Yo fui uno de los pioneros en hacer participar a los chicos y a los padres en las canciones y en las coreografías allá por los años 60. Me acuerdo que me llamaron para un cumpleaños y la señora que me convocó me dijo: “Señor Pipo, mi hijo está con un yeso y no se puede parar, ¿cómo podemos hacer para que participe de su show?”. Y cuando iba en el taxi rumbo a la fiesta, miré al taxista, lo vi manejando y ahí empecé a pensar la canción, la armé en mi cabeza y cuando llegué, canté algo parecido a lo que después fue uno de mis grandes éxitos. Los chicos se volvían locos y el cumpleañero, sentadito con su yeso, la pasó genial. A la semana, la registré en SADAIC y se volvió una canción famosa en el mundo.
Compartiste mucho con María Elena Walsh y Hugo Midón, dos grandes que hicieron mucho por los chicos.
Yo fui muy amigo de Hugo, tan amigo que cuando murió, llevé su cajón. También llevé el de María Elena, a quien admiré y amé con locura. Es verdad, hemos compartido mucho.
¿Qué opinás de quienes se dedican hoy al público infantil?
Conocí a Topa en algún momento y me pareció un encanto de chico, fue muy cariñoso conmigo. A Panam la quiero muchísimo, es una muy linda persona, pero la verdad es que no estoy atento al tema.
Contame de tu infancia en Entre Ríos…
Mi papá era martillero y remataba hacienda. Eso permitió que en mi ni – ñez yo viviera cosas que otros chicos no podían vivir. Lo acompañaba a las estancias y conocí gente extraordinaria que me marcó para siempre, como Haydee Campos Urquiza, la nieta de Urquiza, con quien tomamos el té muchas veces. Teníamos caballos y todos los hermanos Fischer salíamos a galopar juntos los fines de semana. A una cuadra de mi casa, había una biblioteca popular donde yo me pasaba el día entero leyendo.
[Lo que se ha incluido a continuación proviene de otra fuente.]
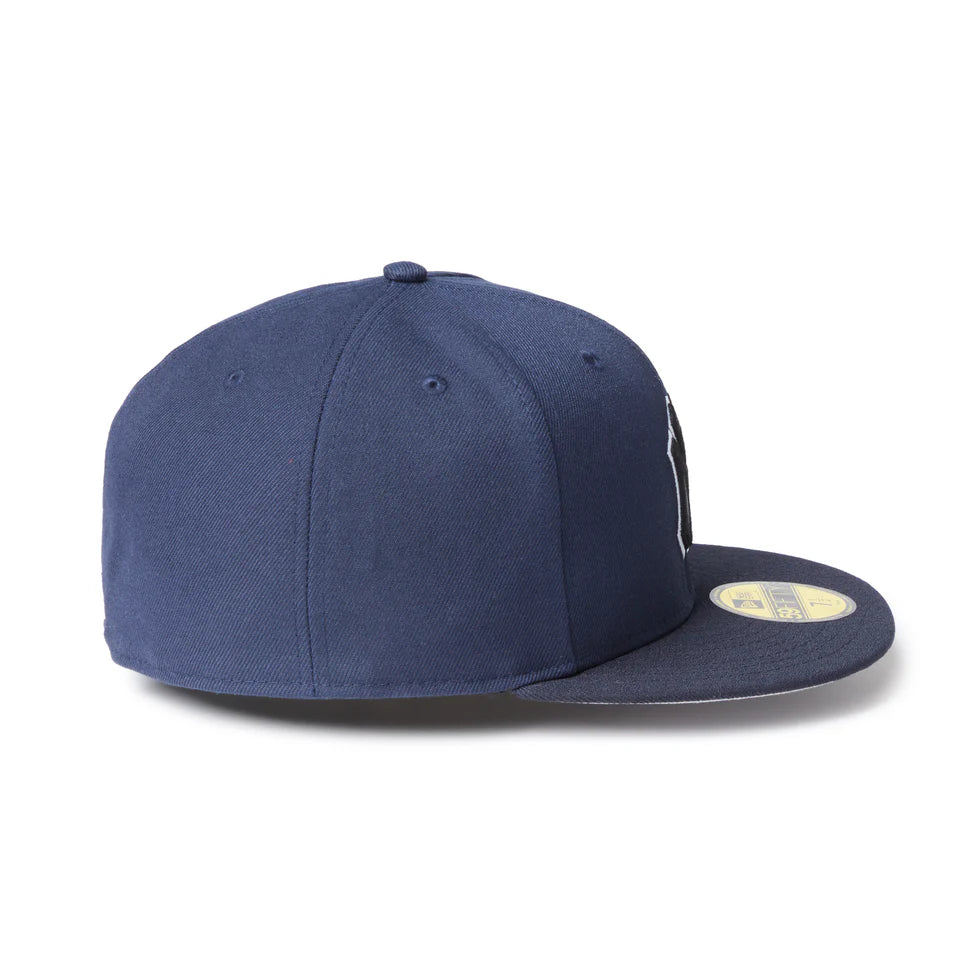 NEW ERA 59FIFTY MLB Glow in the Dark ニューヨーク・ヤンキース ネイビー/ナイトシフトネイビー【14745155】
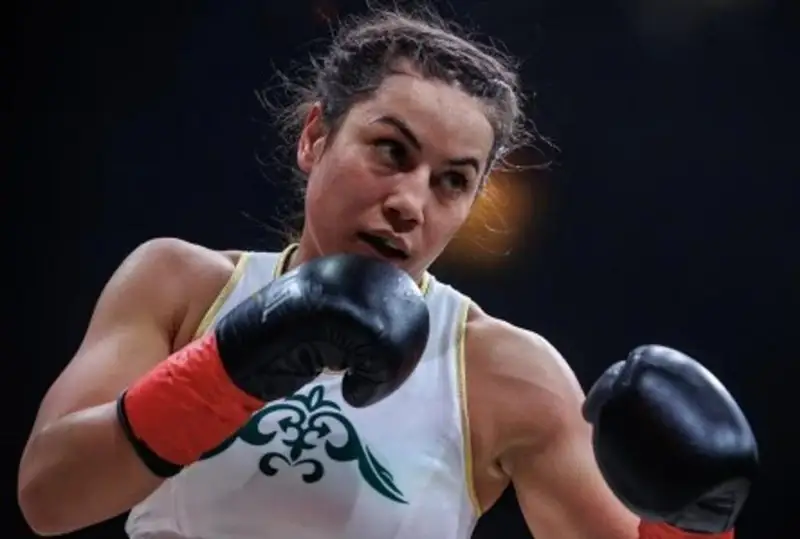 Фируза Шарипова проведет бой за титул с чемпионкой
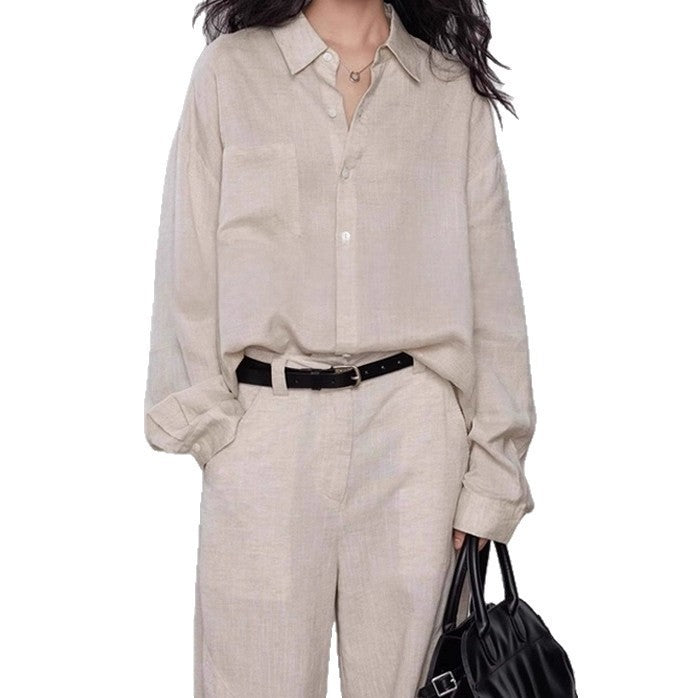 Ila Tencel Linen Shirt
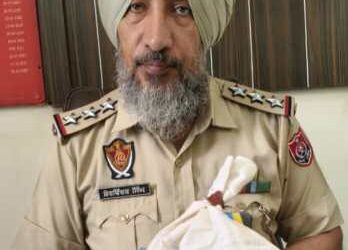 ਮਹਿਲ ਕਲਾਂ ਪੁਲਿਸ ਵੱਲੋਂ ਨਸ਼ੀਲੀਆਂ ਗੋਲੀਆਂ ਸਮੇਤ ਇੱਕ ਵਿਅਕਤੀ ਕਾਬੂ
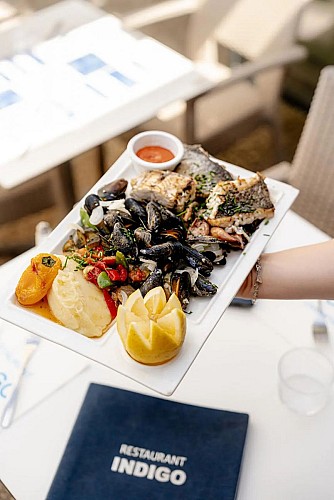 Restaurant Indigo Anglet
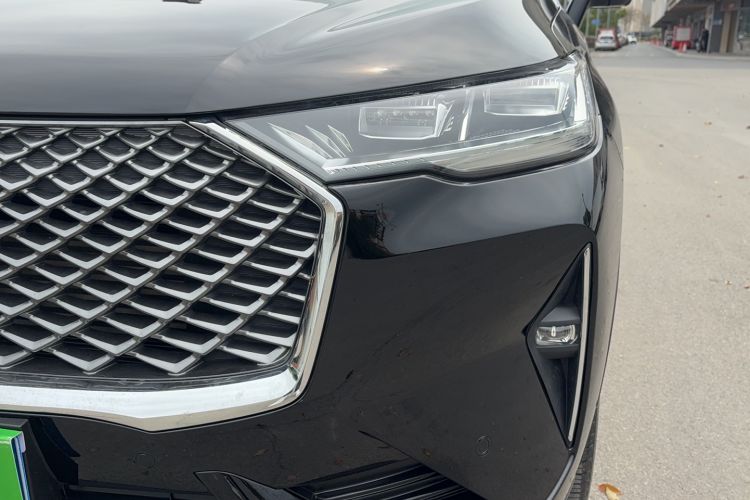 Used Haval H6 2021 3rd Generation 1.5T Automatic Two-Wheel-Drive Supreme
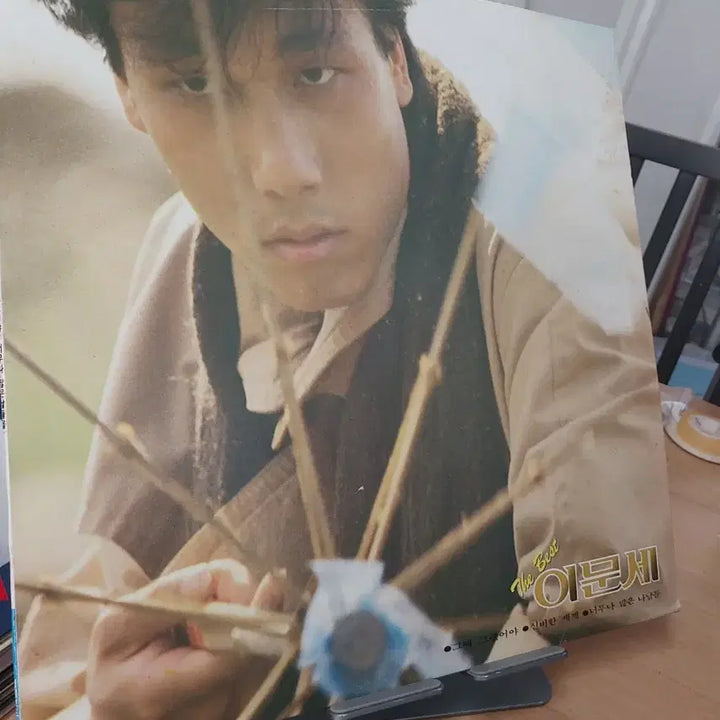 [BUNJANG] Lee Moon Sae 2nd Album &
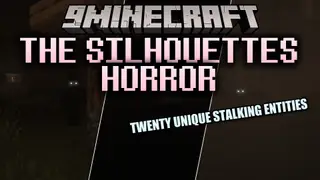 The Silhouettes Horror Mod (1.20.1) – Turn Survival Into a Terrifying Chase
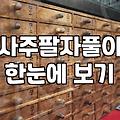 무료사주운세 결과 볼 때 생년월일 시각이 중요한 이유
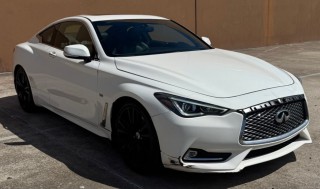 Image for 2018 INFINITI Q60 3.0T LUXE ID: 7683378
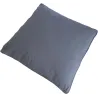 Coussin carré pour dossier de canapé 60 cm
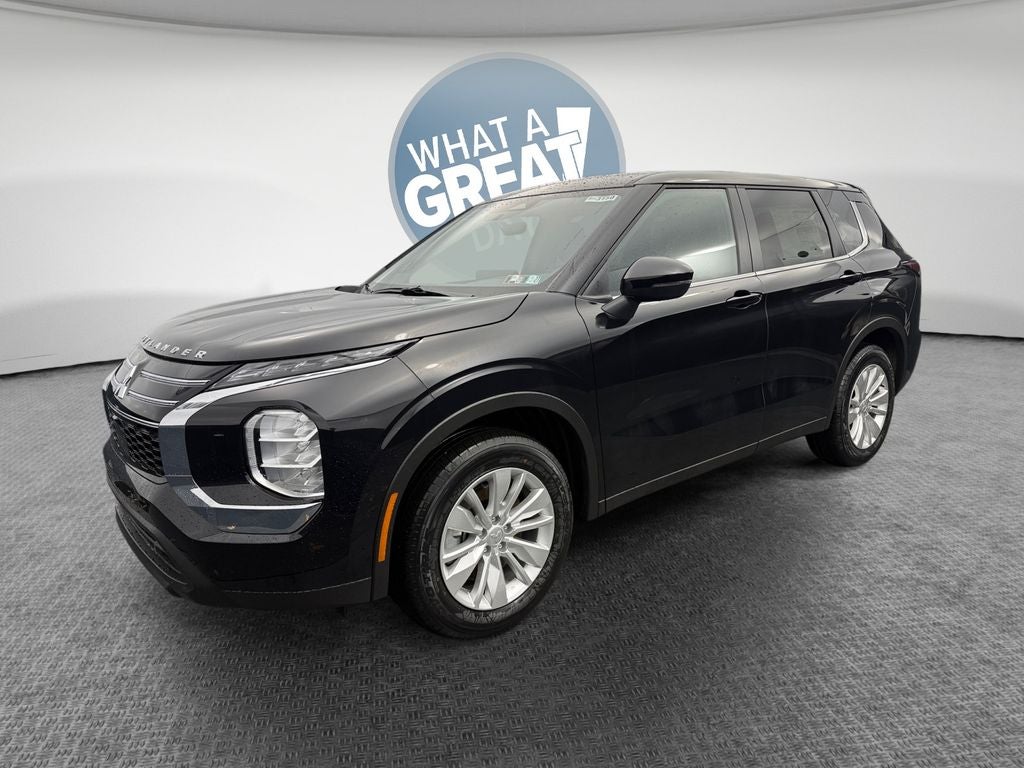 2026 Mitsubishi Outlander ES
Tuve una niñez muy mágica. También algo tris – te porque se burlaban mucho de mí porque tocaba el piano y no jugaba al fútbol. Era el diferente, el mariquita. No patear la pelota se pagaba caro en los años 40, pero ya perdoné.
¿Tuviste grandes amores a lo largo de la vida?
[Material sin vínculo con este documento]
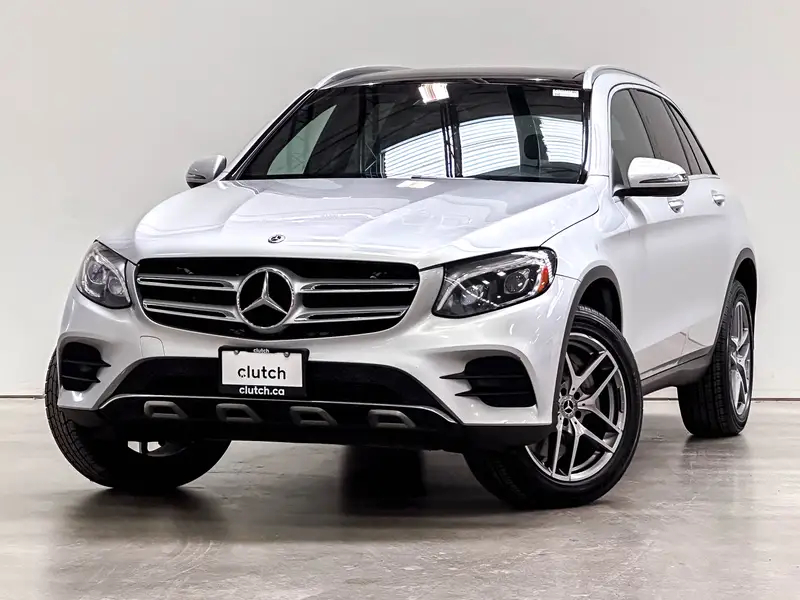 2019 Mercedes-Benz GLC63471526157955120
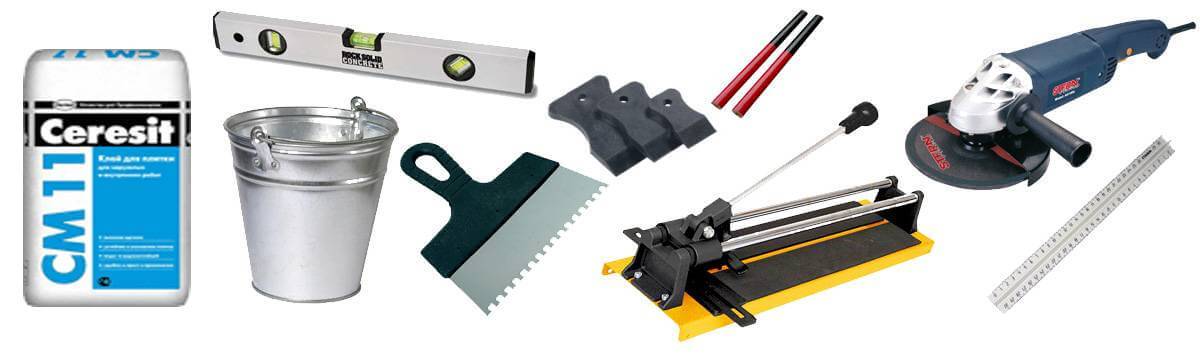 Инструменты для укладки плитки | ремонтсами! | информационный портал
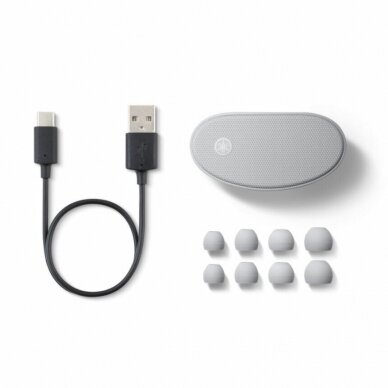 Beveilės Ausinės Yamaha TW-E5B 14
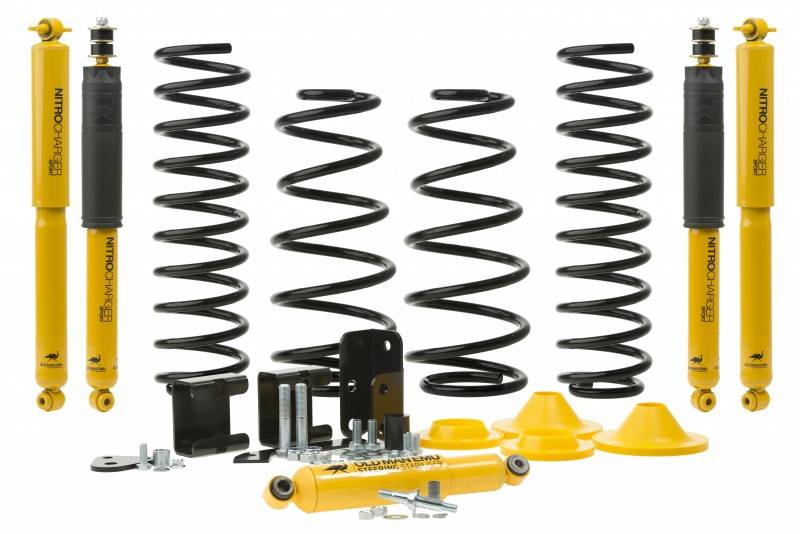 2-Inch Heavy Load Suspension Lift Kit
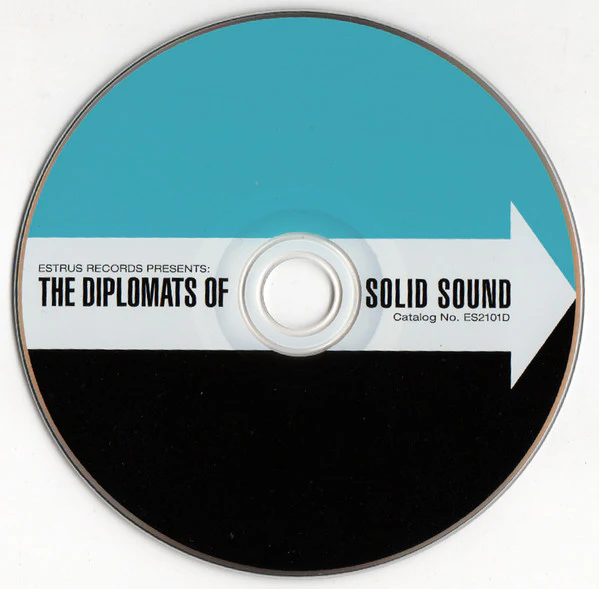 The Diplomats Of Solid Sound - Let's Cool One (CD) - Image 3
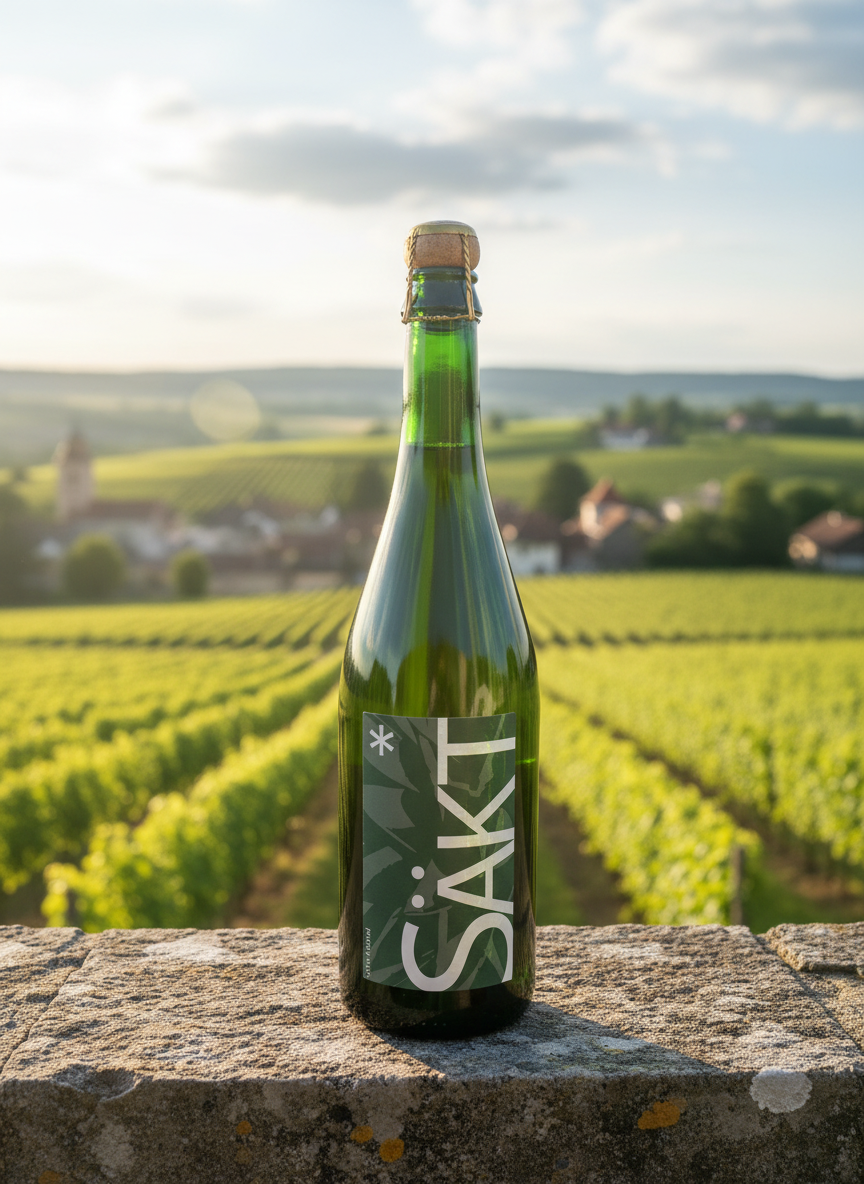 SÄKT FEIN-HERB - ES IST KEIN SEKT 0,75 L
Tuve los “amores de viaje” que se pueden tener cuando uno ha sido famoso durante cuarenta años seguidos. Nunca pude tener una pareja por muchos años. A los 20, estuve con Marta Albertini, también salí con otras actrices. Y también tuve algunos amores no tan legales. [Se ríe]. Pero con los y las que anduve, tengo muy buena relación.
Si mirás para atrás, ¿estás conforme con el camino recorrido?
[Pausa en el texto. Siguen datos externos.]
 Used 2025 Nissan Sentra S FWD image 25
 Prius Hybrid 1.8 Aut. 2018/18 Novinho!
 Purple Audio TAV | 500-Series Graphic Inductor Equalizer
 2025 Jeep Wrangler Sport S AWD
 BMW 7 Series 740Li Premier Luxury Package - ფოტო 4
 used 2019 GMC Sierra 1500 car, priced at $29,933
Acepto el camino que recorrí, reconozco haber sido muy imaginativo y fui muy valiente para animarme a hacer tantas cosas con nada. Con mi pelo largo, mi acordeón y unos chalequitos que me bordaban, inventé una historia y una mística que dejó huella en muchísimas generaciones de chicos. El amor que yo recibí es algo realmente impagable. Aquí, en mi casa, tengo guardadas cinco mil cartas de chicos que hoy tendrán 50 o 60 años. Y esas son sólo las que me traje de Argentina. Mi idea es hacer alguna vez una exposición con todas las cartas para que la gente vaya y se busque. Sería divino.
¿Qué ves hacia adelante?
Un viejito rodeado de mucho amor. Esta será mi casa hasta el día de mi muerte, aquí me pienso quedar. ¿Qué más veo? Una novela que estoy pensando, seguir escribiendo cuentos para España y quiero aprender a hacer tortas. Me faltan cinco años para los 80. Mi mamá vivió hasta los 96 y mi abuela murió a los 102. O sea que todavía me queda mucho hilo en el carretel.